» Do this: Revise the stretch of items from the line containing "From the candidates" through the last item, swapping "furthest" for "farthest" and changing nothing else. Leave the pictures out of your answer.

↓↓↓

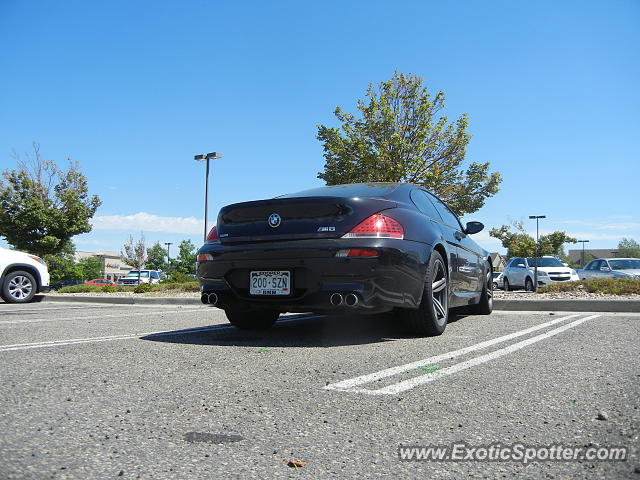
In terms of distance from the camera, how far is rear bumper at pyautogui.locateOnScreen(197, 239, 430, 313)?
4.02 meters

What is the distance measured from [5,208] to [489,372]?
2871cm

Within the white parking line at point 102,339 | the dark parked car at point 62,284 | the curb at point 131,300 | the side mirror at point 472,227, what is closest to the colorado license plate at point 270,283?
the white parking line at point 102,339

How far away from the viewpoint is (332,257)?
4.06 m

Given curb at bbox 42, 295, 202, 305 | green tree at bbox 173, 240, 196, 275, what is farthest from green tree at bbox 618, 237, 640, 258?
curb at bbox 42, 295, 202, 305

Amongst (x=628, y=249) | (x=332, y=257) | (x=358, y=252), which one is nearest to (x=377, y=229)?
(x=358, y=252)

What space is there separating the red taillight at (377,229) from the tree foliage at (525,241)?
161 ft

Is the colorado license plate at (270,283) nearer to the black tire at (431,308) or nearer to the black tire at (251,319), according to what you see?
the black tire at (251,319)

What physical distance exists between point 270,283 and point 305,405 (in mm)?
2041

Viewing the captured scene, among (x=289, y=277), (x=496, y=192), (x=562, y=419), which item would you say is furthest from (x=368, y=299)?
(x=496, y=192)

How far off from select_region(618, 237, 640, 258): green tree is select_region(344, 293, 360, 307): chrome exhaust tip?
100.0m

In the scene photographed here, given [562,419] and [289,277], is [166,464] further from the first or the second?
[289,277]

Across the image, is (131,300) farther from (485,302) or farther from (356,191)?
(356,191)

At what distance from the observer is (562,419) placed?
6.87ft

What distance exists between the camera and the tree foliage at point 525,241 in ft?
170
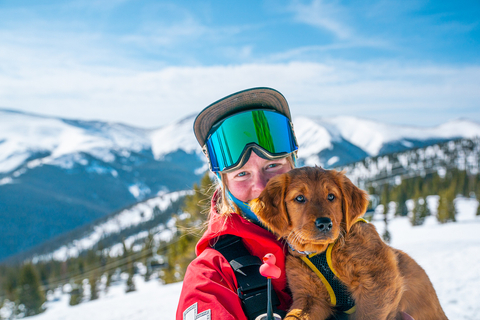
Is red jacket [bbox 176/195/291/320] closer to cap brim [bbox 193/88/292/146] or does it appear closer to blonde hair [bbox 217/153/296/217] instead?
blonde hair [bbox 217/153/296/217]

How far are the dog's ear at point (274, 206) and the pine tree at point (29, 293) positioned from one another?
60931mm

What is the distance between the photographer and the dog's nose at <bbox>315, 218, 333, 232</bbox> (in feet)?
8.49

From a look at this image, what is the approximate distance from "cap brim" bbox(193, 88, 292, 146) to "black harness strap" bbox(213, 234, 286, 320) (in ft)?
4.66

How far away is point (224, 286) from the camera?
2.38 m

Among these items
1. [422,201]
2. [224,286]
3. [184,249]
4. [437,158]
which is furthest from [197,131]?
[437,158]

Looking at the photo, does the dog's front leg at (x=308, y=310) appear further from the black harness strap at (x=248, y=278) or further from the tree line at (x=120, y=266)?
the tree line at (x=120, y=266)

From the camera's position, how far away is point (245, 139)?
3408 mm

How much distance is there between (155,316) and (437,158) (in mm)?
159066

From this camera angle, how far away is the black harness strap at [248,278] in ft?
7.71

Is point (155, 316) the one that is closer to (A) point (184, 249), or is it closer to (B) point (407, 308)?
(B) point (407, 308)

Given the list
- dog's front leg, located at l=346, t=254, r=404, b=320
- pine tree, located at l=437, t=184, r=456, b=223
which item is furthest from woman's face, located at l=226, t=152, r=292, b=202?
pine tree, located at l=437, t=184, r=456, b=223

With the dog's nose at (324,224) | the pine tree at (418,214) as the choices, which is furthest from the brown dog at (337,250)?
the pine tree at (418,214)

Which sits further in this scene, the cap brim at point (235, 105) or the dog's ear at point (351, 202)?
the cap brim at point (235, 105)

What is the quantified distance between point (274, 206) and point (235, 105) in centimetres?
123
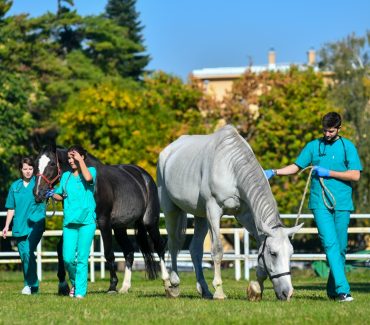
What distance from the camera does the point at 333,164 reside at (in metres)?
12.3

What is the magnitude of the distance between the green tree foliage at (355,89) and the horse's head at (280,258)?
38.8 m

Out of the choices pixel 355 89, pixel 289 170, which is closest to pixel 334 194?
pixel 289 170

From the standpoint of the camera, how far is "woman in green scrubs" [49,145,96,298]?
13.0 m

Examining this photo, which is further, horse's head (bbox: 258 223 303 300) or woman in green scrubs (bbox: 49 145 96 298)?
woman in green scrubs (bbox: 49 145 96 298)

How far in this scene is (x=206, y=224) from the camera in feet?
46.1

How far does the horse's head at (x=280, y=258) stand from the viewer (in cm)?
1183

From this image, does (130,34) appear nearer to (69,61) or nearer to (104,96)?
(69,61)

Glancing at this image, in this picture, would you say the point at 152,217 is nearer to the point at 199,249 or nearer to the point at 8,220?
the point at 8,220

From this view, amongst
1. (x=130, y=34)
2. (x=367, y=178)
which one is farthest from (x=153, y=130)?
(x=130, y=34)

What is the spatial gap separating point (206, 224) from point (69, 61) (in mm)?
46705

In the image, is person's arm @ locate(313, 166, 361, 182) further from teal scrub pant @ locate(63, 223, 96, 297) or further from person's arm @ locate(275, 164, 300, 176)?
teal scrub pant @ locate(63, 223, 96, 297)

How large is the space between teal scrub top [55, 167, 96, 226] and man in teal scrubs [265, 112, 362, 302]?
2.83 meters

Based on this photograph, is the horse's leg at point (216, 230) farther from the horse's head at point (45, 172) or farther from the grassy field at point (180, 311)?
the horse's head at point (45, 172)

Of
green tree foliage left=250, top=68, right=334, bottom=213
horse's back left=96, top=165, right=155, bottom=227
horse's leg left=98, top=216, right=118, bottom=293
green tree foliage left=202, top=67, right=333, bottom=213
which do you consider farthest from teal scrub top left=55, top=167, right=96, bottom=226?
green tree foliage left=250, top=68, right=334, bottom=213
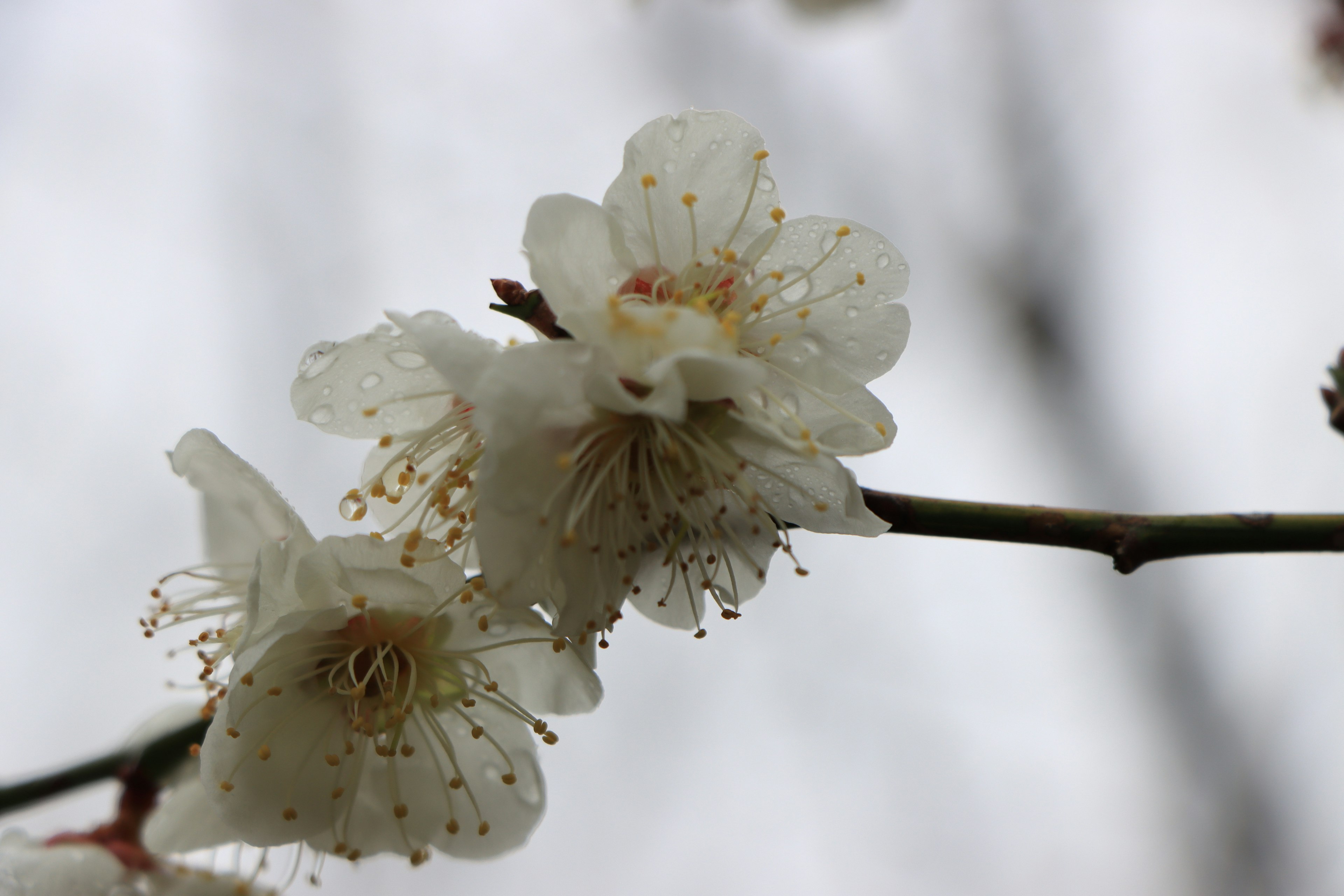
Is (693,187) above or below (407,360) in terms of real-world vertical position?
above

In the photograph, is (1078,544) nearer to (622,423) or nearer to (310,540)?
(622,423)

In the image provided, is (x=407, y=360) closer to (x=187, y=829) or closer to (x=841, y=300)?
(x=841, y=300)

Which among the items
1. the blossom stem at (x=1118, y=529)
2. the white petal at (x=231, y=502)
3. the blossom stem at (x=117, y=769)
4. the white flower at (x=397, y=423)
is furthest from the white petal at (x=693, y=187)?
the blossom stem at (x=117, y=769)

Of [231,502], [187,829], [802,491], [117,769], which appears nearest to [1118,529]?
[802,491]

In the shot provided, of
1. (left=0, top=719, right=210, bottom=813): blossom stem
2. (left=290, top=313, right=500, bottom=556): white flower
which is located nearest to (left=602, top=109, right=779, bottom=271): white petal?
(left=290, top=313, right=500, bottom=556): white flower

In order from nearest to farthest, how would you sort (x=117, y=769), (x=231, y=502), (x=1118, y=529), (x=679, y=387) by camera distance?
1. (x=679, y=387)
2. (x=1118, y=529)
3. (x=231, y=502)
4. (x=117, y=769)

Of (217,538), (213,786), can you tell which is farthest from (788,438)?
(217,538)
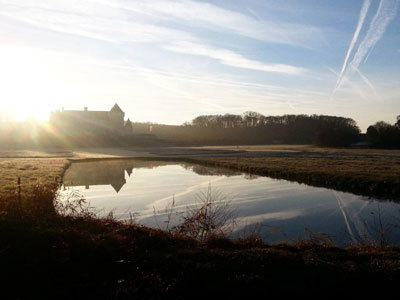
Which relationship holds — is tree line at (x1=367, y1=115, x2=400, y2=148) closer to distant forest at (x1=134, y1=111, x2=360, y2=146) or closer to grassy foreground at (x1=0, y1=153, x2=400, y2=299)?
distant forest at (x1=134, y1=111, x2=360, y2=146)

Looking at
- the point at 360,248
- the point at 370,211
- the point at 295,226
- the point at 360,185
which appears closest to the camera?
the point at 360,248

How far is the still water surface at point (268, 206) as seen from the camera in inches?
435

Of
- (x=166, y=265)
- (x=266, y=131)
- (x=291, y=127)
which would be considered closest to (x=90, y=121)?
(x=266, y=131)

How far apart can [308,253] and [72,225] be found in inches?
253

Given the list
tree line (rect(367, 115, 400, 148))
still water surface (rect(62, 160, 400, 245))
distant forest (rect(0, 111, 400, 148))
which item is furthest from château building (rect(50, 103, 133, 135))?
still water surface (rect(62, 160, 400, 245))

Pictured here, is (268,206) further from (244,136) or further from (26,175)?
(244,136)

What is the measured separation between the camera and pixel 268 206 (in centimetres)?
1507

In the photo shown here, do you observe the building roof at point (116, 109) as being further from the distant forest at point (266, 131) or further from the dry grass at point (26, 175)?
the dry grass at point (26, 175)

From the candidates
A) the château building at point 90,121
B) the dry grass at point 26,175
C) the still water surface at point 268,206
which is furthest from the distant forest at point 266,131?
the dry grass at point 26,175

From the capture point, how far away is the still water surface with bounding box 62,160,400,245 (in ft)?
36.3

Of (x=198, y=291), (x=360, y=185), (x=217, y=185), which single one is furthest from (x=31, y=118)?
(x=198, y=291)

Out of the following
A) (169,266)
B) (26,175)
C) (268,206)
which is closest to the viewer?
(169,266)

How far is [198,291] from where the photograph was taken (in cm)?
572

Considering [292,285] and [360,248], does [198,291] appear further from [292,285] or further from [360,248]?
[360,248]
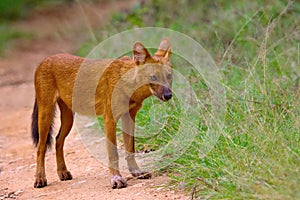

↑↑↑

» The reply:
From the candidates
A) the château building at point 90,121
B) the dry grass at point 26,175
C) the still water surface at point 268,206
which is farthest from the distant forest at point 266,131?
the dry grass at point 26,175

From the capture point, how far away is the still water surface with bounding box 62,160,400,245 (in ft)?
36.3

Of (x=198, y=291), (x=360, y=185), (x=217, y=185), which single one is farthest from (x=31, y=118)?
(x=198, y=291)

Out of the following
A) (169,266)
B) (26,175)
C) (268,206)
which is closest to the viewer?
(169,266)

How far is [198,291] from where the photograph was taken (in cm)?
572

Considering [292,285] and [360,248], does [198,291] appear further from [292,285] or further from [360,248]?
[360,248]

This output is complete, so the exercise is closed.